Il problema:
Indica in quale città Romano Prodi è intervenuto a un convegno, secondo il testo fornito.

Testo fornito:
◆ ◆ ◆ ◆
Dopo qualche giorno di silenzio, i dirigenti di FdI hanno preso posizione: nessun via libera all’uso del Mes come strumento di garanzia. Il partito della premier si è riallineato alla sua impostazione tradizionale e, di fatto, ha lasciato Tajani isolato. Segno che, quando si tocca il terreno sensibile dei rapporti con Bruxelles e con Mosca, Meloni preferisce non concedere spazi di ambiguità.

Sul versante leghista, invece, l’idea di non toccare i beni russi diventa cavallo di battaglia. Salvini presenta la difesa della proprietà privata come principio giuridico non negoziabile, ma il risultato politico è chiaro: indebolire ogni iniziativa europea che aumenti la pressione su Mosca e mettere sabbia nel motore delle sanzioni.

Prodi: Trump antieuropeo, la vera sfida è in casa nostra

Sullo sfondo, arriva anche la voce di Romano Prodi. L’ex presidente del Consiglio, intervenendo a un convegno a Firenze, non concede attenuanti a Trump: lo definisce apertamente «antieuropeo», convinto di poter dialogare solo con i leader autoritari. Per Prodi, non serve nemmeno interpretare: il trumpismo è dichiaratamente ostile alla costruzione politica europea, e la deriva non riguarda solo i movimenti estremisti.

L’avvertimento è netto: il problema non è tanto Trump in sé, quanto la capacità dei partiti tradizionali europei di resistere alla sua attrazione. In Germania, nota Prodi, la Cdu sembra sempre più tentata di rincorrere l’AfD sui suoi temi identitari, come se il centrodestra europeo fosse spinto a inseguire il modello trumpiano anziché contrastarlo.
◆ ◆ ◆ ◆
Dati archiviati:
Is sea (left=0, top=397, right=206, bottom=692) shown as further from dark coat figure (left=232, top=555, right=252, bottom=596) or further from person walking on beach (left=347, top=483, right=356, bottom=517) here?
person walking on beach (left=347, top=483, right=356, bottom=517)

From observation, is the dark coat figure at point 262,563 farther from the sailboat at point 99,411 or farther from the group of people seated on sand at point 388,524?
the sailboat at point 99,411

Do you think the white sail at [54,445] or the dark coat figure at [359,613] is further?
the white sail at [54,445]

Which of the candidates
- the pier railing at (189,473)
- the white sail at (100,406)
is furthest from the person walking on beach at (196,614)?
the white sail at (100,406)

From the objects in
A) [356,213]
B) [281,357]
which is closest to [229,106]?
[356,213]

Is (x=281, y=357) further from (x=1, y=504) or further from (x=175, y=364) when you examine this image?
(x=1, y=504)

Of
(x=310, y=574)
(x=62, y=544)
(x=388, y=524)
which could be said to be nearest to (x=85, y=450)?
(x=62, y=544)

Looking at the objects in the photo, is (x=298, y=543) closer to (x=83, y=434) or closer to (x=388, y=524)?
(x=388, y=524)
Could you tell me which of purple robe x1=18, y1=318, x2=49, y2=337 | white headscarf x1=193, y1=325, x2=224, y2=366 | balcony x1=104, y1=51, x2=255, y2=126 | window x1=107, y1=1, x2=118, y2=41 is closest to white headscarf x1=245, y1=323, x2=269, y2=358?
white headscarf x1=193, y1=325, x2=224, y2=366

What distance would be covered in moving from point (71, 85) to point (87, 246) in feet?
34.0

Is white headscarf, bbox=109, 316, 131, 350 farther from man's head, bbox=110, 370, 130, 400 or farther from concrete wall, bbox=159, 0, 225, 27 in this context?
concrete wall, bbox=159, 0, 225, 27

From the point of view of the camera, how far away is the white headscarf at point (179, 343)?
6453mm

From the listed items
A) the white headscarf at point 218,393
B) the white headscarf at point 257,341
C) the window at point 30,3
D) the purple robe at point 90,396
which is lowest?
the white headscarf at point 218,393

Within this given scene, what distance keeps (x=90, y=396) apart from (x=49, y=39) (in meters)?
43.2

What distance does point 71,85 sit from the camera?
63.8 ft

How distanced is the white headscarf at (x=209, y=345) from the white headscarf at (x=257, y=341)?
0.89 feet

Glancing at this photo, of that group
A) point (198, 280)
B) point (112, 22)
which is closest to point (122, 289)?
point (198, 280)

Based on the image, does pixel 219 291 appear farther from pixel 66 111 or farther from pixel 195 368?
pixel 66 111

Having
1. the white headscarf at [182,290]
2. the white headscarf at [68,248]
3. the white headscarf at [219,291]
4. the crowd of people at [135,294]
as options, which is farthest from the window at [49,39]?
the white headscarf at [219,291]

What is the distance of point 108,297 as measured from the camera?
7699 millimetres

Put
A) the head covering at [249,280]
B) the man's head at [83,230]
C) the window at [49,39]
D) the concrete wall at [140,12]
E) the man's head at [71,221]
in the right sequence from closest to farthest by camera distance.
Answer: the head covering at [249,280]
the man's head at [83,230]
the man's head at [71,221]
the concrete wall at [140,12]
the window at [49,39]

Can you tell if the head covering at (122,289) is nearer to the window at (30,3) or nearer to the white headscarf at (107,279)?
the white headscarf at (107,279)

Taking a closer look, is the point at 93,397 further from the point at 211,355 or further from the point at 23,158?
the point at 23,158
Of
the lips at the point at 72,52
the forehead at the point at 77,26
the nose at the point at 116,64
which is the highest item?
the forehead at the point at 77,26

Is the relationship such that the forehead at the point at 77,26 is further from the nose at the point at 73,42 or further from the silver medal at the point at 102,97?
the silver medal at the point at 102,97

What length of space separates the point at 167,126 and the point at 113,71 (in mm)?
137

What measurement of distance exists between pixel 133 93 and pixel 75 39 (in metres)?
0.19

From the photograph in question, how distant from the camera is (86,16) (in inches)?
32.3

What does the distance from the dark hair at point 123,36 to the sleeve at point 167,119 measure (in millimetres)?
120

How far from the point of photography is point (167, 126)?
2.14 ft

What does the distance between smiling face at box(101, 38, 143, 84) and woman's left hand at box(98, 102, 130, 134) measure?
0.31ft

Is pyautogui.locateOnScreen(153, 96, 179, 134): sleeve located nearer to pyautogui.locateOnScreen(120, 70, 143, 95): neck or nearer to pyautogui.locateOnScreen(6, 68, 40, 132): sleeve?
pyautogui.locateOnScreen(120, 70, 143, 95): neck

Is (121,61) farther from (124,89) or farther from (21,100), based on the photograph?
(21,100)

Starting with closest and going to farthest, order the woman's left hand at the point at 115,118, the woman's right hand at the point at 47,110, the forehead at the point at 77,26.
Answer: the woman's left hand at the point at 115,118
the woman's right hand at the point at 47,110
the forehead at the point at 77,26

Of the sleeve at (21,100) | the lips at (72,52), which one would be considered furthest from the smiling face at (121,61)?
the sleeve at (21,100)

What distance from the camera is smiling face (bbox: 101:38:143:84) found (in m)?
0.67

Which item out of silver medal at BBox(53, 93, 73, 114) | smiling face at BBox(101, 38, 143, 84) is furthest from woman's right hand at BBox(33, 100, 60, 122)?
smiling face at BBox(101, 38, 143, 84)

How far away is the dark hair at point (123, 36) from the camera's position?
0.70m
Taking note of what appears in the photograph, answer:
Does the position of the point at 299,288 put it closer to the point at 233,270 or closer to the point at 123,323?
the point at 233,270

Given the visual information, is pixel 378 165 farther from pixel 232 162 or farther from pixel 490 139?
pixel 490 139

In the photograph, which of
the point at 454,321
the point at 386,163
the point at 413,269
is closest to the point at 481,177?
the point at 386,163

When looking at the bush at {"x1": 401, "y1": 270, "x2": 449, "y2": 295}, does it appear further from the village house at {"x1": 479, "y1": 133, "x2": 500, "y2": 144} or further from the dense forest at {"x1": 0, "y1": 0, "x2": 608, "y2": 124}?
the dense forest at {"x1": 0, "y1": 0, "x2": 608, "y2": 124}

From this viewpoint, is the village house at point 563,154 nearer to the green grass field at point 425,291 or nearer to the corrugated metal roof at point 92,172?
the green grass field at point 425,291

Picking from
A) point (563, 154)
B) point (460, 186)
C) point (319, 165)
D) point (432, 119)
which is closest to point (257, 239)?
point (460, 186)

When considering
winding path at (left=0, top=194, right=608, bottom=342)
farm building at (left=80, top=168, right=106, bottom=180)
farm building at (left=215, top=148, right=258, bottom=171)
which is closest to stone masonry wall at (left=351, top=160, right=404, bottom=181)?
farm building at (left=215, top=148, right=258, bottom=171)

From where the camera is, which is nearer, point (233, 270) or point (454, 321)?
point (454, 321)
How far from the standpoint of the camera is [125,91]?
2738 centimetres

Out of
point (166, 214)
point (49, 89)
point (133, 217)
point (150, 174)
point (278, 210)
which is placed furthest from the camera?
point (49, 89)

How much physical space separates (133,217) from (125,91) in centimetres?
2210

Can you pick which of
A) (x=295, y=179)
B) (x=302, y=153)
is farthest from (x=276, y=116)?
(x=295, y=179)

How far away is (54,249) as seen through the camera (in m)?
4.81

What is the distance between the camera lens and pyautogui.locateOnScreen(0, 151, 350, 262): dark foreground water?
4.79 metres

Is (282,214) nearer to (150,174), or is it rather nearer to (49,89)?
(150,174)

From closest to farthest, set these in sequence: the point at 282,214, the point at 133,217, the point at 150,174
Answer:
◆ ◆ ◆ ◆
Risposta qui sotto:
A Firenze.